(Items listed in a dataset)
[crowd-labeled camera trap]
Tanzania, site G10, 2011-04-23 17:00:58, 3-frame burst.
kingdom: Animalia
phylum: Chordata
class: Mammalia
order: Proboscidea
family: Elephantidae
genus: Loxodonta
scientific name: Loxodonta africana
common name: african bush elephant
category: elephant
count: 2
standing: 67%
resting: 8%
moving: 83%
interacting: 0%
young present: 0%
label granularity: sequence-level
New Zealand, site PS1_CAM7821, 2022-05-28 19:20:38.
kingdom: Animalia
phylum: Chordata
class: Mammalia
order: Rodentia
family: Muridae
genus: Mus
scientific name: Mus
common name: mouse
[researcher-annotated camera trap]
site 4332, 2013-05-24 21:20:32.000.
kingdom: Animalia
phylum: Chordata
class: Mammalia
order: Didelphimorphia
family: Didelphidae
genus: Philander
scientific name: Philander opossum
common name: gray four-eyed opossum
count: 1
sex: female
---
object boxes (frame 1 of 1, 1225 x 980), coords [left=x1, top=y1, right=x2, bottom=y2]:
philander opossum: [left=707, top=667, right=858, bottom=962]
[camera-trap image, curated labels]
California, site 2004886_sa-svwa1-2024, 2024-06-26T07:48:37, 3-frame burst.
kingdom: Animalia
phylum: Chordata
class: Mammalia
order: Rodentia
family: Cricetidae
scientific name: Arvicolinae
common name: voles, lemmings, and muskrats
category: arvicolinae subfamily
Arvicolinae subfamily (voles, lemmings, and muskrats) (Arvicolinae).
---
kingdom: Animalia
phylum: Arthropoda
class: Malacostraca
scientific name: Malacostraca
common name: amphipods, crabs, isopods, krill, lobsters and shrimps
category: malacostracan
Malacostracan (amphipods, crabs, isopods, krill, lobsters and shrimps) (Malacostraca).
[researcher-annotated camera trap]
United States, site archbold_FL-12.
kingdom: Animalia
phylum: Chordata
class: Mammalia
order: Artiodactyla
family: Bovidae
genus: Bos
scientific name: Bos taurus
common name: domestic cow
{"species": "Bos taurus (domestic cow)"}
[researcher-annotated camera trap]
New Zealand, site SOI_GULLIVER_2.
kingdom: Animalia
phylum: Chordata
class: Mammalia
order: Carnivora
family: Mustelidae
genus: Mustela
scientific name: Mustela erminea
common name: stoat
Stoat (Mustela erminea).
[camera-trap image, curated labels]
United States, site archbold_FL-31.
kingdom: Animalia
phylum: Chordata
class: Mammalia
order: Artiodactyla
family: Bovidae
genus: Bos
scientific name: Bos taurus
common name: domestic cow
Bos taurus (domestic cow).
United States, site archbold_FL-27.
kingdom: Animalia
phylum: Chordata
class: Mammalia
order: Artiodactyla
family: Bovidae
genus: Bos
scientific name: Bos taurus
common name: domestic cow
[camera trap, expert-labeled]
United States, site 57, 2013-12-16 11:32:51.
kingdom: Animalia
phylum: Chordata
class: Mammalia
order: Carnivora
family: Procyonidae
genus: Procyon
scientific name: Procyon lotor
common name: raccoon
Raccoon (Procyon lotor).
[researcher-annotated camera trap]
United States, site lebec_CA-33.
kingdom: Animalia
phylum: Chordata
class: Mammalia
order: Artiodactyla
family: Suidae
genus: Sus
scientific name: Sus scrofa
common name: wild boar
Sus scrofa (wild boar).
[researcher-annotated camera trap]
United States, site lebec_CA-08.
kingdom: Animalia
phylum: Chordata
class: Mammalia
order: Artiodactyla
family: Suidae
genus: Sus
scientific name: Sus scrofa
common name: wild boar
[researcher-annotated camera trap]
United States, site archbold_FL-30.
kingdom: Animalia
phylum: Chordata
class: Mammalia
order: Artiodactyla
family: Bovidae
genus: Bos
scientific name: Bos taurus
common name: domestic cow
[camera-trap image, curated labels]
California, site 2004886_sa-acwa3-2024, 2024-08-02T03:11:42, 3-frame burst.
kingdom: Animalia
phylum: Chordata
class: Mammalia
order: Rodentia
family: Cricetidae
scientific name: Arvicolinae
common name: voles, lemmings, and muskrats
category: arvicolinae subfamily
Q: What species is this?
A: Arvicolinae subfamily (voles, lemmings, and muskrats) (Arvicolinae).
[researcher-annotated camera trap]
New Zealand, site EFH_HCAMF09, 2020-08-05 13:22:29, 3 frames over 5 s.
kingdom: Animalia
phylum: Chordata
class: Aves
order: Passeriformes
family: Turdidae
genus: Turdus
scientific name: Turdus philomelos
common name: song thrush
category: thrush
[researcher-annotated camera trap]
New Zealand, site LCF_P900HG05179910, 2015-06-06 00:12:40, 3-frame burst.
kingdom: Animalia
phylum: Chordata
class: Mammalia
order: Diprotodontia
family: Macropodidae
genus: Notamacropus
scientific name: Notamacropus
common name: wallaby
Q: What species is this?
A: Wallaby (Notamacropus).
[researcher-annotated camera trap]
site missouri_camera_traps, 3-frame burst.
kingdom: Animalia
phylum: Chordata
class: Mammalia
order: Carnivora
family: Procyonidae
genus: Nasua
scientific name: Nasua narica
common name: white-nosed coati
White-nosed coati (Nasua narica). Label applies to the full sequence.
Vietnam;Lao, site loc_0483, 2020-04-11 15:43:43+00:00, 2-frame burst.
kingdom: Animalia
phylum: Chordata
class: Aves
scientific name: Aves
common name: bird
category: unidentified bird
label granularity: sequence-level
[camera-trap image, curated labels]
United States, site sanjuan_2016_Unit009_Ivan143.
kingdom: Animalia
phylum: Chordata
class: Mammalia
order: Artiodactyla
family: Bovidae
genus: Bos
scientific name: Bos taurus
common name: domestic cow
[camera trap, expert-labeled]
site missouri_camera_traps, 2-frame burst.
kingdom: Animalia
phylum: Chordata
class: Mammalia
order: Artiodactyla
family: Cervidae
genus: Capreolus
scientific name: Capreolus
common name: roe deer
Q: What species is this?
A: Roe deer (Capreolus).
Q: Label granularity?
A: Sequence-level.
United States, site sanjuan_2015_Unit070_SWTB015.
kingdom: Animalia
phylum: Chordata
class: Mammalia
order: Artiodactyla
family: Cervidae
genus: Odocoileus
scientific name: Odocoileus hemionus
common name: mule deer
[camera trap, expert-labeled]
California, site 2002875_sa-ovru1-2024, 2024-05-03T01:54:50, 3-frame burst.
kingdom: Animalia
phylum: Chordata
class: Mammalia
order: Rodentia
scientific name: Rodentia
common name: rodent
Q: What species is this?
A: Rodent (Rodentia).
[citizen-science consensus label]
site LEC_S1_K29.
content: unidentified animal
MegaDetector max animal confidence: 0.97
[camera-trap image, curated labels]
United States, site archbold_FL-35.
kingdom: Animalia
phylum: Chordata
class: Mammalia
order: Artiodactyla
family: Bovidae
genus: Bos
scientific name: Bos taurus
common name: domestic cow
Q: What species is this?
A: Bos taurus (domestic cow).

What needs to be done:
Set down, from the entries above, exactly the lines from the one with "young present: 0%" up to and including the one with "scientific name: Philander opossum", and no other lines.

Result for this exercise:
young present: 0%
label granularity: sequence-level
New Zealand, site PS1_CAM7821, 2022-05-28 19:20:38.
kingdom: Animalia
phylum: Chordata
class: Mammalia
order: Rodentia
family: Muridae
genus: Mus
scientific name: Mus
common name: mouse
[researcher-annotated camera trap]
site 4332, 2013-05-24 21:20:32.000.
kingdom: Animalia
phylum: Chordata
class: Mammalia
order: Didelphimorphia
family: Didelphidae
genus: Philander
scientific name: Philander opossum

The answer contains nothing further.